La Levenseindekliniek, le « Centre d’expertise pour l’euthanasie » de La Haye, le prend en charge et conclut, après un an de traitements infructueux, que les souffrances du malade sont insupportables et sans issue. Pour permettre au patient d’être euthanasié, un second avis médical est toutefois nécessaire. Le malade est alors adressé au Centre Médical Universitaire d’Utrecht, spécialisé en traitement des psychoses. Le Dr Batalla qui exerce dans cet établissement comprend rapidement que le malade ne souffre pas d’hallucinations, mais bien d’obsessions. Il prescrit un nouveau traitement, dont les effets positifs se font ressentir au bout de deux jours. Libéré d’un poids qu’il trainait depuis longtemps, le patient souhaite désormais vivre.
Le Dr Batalla et son confrère Sisco van Veen concluent « qu’il faut toujours rester critique et prudent par rapport au diagnostic établi par les confrères, en particulier lorsqu’il s’agit d’une euthanasie pour souffrances psychiques ». Alors qu’aux Pays-Bas et en Belgique, les malades psychiatriques sont de plus en plus nombreux à être euthanasiés, on doit se demander si « la psychiatrie est assez précise, mesurable, pour prendre avec assez de certitude une décision aussi radicale? » Bien souvent les médecins ne savent « tout simplement pas si un patient peut aller mieux ou non ». Et parfois la demande d’euthanasie n’est qu’un symptôme de la maladie, comme c’est le cas pour les dépressions. « Le noyau dur de la psychiatrie est de dire au patient : je vais t’aider, je ne te laisse pas tomber », c’est donc tout l’inverse de l’euthanasie.

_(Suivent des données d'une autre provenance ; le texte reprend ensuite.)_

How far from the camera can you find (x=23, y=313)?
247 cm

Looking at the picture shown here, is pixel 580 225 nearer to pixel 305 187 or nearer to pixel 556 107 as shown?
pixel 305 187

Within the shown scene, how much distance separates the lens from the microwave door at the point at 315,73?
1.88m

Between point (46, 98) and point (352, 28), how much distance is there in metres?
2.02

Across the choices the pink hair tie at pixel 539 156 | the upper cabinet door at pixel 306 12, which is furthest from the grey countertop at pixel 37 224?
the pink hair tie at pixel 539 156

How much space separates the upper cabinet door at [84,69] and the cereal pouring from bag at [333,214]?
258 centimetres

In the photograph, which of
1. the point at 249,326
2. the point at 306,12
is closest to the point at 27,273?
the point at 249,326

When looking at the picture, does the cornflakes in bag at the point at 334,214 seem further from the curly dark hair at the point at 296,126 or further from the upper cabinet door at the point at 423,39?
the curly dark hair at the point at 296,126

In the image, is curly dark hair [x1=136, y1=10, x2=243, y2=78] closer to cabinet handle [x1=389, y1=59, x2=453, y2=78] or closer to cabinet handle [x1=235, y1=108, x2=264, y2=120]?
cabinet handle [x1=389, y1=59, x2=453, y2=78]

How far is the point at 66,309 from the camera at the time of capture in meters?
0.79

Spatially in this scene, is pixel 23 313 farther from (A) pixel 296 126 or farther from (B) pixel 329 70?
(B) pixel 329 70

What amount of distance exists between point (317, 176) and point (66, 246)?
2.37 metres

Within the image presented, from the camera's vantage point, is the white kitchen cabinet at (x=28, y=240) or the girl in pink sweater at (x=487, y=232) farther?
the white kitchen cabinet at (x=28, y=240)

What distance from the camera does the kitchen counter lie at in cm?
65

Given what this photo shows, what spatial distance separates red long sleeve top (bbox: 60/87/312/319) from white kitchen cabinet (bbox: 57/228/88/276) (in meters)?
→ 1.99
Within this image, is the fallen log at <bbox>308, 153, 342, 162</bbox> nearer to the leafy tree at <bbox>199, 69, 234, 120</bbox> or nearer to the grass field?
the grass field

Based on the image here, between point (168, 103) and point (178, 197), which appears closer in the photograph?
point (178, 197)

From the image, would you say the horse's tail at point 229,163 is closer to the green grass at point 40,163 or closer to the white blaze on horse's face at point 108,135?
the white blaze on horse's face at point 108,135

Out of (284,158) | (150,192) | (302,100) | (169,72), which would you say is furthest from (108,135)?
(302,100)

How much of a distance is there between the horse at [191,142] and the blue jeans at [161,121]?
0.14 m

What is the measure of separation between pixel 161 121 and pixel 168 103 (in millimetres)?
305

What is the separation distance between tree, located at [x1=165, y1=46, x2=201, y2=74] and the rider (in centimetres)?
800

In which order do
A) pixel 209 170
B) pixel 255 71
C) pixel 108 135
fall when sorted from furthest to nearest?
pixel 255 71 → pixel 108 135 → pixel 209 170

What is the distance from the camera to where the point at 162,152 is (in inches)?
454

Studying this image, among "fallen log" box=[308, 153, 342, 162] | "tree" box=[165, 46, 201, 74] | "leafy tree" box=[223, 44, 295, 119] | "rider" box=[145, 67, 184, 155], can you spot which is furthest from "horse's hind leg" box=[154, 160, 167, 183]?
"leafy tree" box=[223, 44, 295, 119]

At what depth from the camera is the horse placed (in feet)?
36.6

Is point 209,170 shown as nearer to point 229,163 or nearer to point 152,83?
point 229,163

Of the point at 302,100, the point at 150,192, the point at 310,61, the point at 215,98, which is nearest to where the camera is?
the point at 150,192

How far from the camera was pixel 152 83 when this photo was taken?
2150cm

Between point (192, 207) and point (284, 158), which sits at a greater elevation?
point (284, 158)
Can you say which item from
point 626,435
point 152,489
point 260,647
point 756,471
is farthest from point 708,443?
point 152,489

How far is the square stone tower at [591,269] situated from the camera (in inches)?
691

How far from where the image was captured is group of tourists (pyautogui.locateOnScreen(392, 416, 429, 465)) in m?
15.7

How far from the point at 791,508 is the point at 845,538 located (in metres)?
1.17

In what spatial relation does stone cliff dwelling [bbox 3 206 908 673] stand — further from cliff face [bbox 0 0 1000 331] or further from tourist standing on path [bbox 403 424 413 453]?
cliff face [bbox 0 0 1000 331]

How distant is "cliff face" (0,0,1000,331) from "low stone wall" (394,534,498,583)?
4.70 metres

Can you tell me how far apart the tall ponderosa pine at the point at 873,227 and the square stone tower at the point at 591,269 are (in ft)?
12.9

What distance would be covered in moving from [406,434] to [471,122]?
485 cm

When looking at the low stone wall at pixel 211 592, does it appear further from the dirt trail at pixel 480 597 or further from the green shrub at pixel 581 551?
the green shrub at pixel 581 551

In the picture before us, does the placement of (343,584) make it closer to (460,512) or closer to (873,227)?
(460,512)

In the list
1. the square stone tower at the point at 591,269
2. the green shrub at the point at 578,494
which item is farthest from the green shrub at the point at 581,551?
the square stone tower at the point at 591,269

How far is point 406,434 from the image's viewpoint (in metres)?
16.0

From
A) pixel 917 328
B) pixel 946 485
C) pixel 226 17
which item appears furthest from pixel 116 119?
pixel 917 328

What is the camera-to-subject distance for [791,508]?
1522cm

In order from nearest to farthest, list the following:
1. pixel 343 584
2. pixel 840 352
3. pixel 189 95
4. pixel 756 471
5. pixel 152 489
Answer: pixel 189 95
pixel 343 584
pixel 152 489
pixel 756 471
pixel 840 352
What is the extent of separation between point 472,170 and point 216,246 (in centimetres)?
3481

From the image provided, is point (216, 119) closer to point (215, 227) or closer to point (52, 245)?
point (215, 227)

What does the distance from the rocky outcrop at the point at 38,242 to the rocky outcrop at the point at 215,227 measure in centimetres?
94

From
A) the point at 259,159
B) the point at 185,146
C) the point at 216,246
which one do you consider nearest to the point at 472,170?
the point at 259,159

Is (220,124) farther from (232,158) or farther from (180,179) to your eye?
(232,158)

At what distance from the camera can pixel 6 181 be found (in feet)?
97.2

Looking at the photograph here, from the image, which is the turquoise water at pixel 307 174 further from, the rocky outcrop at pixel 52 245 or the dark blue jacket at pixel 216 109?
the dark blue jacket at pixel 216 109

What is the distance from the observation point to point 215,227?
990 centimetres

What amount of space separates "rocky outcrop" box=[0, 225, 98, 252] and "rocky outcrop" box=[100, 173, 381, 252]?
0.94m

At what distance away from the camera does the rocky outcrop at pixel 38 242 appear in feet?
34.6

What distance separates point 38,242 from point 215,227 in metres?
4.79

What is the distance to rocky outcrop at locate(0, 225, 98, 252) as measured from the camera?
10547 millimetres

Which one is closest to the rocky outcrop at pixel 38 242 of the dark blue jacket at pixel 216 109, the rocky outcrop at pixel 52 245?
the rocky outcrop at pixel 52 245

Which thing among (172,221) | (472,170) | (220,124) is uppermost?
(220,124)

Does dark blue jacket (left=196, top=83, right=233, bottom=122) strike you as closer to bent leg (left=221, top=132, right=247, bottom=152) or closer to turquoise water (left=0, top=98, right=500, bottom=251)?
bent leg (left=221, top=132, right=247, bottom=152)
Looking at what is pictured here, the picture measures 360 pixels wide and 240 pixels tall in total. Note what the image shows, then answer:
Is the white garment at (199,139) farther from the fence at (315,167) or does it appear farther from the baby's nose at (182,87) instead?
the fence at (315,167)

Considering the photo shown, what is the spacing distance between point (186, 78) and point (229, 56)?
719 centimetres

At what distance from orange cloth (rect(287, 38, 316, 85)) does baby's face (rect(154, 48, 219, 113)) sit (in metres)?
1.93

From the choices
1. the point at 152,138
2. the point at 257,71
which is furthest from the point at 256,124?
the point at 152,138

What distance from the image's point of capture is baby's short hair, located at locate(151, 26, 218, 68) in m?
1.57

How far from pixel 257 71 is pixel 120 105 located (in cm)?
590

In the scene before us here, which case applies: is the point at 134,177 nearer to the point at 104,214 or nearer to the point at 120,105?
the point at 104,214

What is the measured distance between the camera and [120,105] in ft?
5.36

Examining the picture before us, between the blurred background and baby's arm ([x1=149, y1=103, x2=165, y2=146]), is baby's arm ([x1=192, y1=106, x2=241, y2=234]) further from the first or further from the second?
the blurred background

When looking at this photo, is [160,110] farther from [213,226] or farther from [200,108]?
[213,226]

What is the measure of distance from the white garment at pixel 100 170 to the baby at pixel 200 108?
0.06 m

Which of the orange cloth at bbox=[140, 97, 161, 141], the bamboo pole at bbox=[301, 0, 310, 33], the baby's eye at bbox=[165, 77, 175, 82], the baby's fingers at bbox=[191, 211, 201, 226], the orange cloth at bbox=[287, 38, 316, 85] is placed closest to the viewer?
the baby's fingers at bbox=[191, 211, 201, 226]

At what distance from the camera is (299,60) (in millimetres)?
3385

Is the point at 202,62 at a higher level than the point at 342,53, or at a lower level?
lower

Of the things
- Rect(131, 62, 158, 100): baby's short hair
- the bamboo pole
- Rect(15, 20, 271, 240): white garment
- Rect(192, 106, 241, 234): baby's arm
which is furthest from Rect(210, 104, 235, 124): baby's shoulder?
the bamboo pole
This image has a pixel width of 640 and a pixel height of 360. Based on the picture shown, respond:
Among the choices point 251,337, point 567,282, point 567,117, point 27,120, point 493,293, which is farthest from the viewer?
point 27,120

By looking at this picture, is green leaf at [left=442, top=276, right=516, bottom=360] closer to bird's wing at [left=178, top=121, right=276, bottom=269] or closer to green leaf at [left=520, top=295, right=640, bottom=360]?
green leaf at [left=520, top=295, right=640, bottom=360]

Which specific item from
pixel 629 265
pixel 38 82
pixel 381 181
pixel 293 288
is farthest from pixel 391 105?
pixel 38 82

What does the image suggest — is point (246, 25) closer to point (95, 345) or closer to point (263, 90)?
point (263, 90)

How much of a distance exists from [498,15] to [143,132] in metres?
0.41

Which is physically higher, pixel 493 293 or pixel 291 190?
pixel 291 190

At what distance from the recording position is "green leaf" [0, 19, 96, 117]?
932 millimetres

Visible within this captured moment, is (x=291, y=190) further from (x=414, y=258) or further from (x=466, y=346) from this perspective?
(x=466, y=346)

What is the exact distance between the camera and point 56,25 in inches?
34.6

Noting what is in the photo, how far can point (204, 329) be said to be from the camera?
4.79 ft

De plus, rendre un avis sur une demande d’euthanasie est un processus « violent » pour le médecin, « surtout en psychiatrie, parce que vous tuez quelqu’un qui est physiquement en bonne santé ». Un collègue leur a confié : « c’est comme faire partie d’un peloton d’exécution ».
Pour aller plus loin :
Pays-Bas : un pas plus loin vers l’euthanasie des patients déments ?
Euthanasie : l’objection de conscience du médecin pas toujours comprise
Institut Européen de Bioéthique, C. de Bus (27/02/2020)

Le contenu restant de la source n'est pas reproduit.